* **Task**
Please copy the passage of the Eric Cantor article from "Photo by Chip" to "an ill-built deal.", word for word.

Exercise text section start

Eric Cantor, the Unluckiest Gambler

House Majority Leader Eric Cantor (R-VA) delivers remarks during a news conference with fellow House GOP leaders at the Republican Party Headquarters on Capitol Hill February 13, 2013 in Washington, DC.

Photo by Chip Somodevilla/Getty Images

Ryan Lizza’s lengthly profile of Eric Cantor-in-power is worth reading. Even if you covered or watched the events recounted in the piece, you learn new factoids about what happened in the backrooms. And those factoids really firm up the popular image of Cantor. Lizza tracks Cantor’s movements during the pivotal moment of the “grand bargain,” the decisions that collapsed an ill-built deal.

Until late June, Boehner had managed to keep these talks secret from Cantor. On July 21st, Boehner paused in his discussions with Obama to talk to Cantor and outline the proposed deal. As Obama waited by the phone for a response from the Speaker, Cantor struck. Cantor told me that it was a “fair assessment” that he talked Boehner out of accepting Obama’s deal. He said he told Boehner that it would be better, instead, to take the issues of taxes and spending to the voters and “have it out” with the Democrats in the election. Why give Obama an enormous political victory, and potentially help him win reëlection, when they might be able to negotiate a more favorable deal with a new Republican President? Boehner told Obama there was no deal.

Exercise text section end
Data excerpts section start

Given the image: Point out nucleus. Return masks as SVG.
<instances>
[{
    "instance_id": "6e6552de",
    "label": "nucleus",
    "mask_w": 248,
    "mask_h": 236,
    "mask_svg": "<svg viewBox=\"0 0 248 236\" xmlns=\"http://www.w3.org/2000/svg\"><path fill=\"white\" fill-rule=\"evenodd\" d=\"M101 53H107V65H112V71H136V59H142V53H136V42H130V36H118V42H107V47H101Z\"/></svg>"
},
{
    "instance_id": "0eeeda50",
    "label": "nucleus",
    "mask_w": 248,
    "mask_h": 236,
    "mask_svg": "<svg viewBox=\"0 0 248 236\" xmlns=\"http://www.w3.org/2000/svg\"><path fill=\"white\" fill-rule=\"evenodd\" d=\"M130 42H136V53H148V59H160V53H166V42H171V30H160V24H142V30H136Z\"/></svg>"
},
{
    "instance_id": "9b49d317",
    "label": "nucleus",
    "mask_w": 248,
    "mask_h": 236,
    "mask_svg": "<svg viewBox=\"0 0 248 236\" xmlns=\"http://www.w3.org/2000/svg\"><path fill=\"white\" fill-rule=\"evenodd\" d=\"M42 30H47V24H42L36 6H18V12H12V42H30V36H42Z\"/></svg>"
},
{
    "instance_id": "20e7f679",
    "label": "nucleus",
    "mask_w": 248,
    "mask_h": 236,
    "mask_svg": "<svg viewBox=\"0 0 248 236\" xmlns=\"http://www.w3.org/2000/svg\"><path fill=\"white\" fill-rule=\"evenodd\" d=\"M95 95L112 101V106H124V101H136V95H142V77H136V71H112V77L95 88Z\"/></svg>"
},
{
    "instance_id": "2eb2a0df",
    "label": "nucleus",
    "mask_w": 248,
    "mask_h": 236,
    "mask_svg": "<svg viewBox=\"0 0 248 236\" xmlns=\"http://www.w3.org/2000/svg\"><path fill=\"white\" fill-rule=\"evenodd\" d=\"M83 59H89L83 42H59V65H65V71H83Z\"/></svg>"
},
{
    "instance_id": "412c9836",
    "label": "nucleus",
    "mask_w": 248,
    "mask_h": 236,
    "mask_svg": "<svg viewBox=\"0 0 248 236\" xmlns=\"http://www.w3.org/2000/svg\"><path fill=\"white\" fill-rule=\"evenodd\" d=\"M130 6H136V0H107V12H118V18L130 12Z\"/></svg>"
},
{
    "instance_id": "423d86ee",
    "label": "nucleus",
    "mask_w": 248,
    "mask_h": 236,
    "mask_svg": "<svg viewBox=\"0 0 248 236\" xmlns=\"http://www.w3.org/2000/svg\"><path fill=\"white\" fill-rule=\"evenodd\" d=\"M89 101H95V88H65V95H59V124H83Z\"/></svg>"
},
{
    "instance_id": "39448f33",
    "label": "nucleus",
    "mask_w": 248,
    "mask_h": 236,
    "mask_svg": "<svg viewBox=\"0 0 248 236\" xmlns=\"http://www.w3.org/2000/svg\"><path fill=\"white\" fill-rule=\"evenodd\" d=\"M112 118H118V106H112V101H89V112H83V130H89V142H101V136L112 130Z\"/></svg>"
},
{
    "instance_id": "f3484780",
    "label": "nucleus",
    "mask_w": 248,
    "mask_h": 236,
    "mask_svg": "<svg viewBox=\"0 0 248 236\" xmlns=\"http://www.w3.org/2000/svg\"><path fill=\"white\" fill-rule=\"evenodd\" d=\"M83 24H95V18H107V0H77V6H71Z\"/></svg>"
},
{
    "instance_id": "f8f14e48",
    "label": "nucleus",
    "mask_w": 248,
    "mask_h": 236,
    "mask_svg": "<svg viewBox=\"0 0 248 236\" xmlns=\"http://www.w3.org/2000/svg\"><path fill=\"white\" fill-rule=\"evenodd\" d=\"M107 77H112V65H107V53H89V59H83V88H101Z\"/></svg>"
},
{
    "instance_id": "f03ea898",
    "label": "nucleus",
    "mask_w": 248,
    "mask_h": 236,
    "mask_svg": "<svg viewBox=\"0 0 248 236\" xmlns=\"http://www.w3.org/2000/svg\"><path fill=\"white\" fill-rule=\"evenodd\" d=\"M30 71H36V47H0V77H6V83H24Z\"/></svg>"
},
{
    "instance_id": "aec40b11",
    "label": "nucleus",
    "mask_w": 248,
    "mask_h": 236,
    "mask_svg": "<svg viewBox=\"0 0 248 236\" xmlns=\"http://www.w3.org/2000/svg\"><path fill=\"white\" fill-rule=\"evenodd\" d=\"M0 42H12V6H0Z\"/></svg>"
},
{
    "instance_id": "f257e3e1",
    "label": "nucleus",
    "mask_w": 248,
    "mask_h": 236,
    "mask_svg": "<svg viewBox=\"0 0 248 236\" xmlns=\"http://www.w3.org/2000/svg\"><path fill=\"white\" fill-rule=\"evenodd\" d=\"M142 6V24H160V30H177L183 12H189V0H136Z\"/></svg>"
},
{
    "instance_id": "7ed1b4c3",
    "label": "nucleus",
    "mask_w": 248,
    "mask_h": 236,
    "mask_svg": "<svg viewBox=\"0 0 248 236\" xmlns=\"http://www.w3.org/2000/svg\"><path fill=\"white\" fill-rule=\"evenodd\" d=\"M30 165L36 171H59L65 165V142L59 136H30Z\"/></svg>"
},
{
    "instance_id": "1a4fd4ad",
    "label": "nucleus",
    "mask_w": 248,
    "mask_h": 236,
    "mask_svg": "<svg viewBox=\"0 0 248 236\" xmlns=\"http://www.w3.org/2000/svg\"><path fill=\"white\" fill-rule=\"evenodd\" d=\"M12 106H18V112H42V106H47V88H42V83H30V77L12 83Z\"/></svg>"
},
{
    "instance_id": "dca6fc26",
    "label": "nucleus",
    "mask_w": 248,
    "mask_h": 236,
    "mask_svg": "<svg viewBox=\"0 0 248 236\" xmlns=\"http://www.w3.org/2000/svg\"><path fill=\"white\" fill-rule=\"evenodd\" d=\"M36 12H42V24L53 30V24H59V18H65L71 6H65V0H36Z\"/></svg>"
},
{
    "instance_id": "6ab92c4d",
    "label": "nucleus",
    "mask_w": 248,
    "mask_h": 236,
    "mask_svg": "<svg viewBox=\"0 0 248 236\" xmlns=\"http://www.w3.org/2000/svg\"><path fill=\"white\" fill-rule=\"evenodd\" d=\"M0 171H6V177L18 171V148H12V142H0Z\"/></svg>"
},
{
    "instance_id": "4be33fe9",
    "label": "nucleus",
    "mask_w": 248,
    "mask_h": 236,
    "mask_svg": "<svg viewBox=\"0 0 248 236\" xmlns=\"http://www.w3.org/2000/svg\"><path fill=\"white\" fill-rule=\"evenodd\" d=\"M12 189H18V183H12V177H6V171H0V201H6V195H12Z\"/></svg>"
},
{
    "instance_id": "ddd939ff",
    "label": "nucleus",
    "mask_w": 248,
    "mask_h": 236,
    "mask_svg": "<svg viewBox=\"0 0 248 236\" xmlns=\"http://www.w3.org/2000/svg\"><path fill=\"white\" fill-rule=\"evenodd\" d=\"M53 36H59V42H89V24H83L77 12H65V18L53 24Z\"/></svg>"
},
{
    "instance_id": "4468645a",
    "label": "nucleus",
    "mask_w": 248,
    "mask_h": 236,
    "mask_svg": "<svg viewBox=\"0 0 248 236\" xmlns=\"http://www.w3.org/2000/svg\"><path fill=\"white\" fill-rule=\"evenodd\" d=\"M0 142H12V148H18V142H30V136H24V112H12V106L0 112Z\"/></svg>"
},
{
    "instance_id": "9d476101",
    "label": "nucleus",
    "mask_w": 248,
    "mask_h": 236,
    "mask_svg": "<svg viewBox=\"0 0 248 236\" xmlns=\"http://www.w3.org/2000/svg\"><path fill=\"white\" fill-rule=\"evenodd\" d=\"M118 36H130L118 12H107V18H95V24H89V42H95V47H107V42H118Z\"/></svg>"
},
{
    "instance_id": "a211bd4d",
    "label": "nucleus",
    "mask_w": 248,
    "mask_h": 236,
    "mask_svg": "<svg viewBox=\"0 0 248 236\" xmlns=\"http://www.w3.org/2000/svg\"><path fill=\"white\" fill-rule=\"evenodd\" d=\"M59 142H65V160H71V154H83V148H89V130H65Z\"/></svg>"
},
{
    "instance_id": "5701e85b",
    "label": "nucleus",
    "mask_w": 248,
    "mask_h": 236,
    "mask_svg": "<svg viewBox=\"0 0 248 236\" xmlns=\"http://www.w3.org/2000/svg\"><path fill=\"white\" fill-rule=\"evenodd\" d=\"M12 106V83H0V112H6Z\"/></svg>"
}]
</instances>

Data excerpts section end

* **Output**
Photo by Chip Somodevilla/Getty Images

Ryan Lizza’s lengthly profile of Eric Cantor-in-power is worth reading. Even if you covered or watched the events recounted in the piece, you learn new factoids about what happened in the backrooms. And those factoids really firm up the popular image of Cantor. Lizza tracks Cantor’s movements during the pivotal moment of the “grand bargain,” the decisions that collapsed an ill-built deal.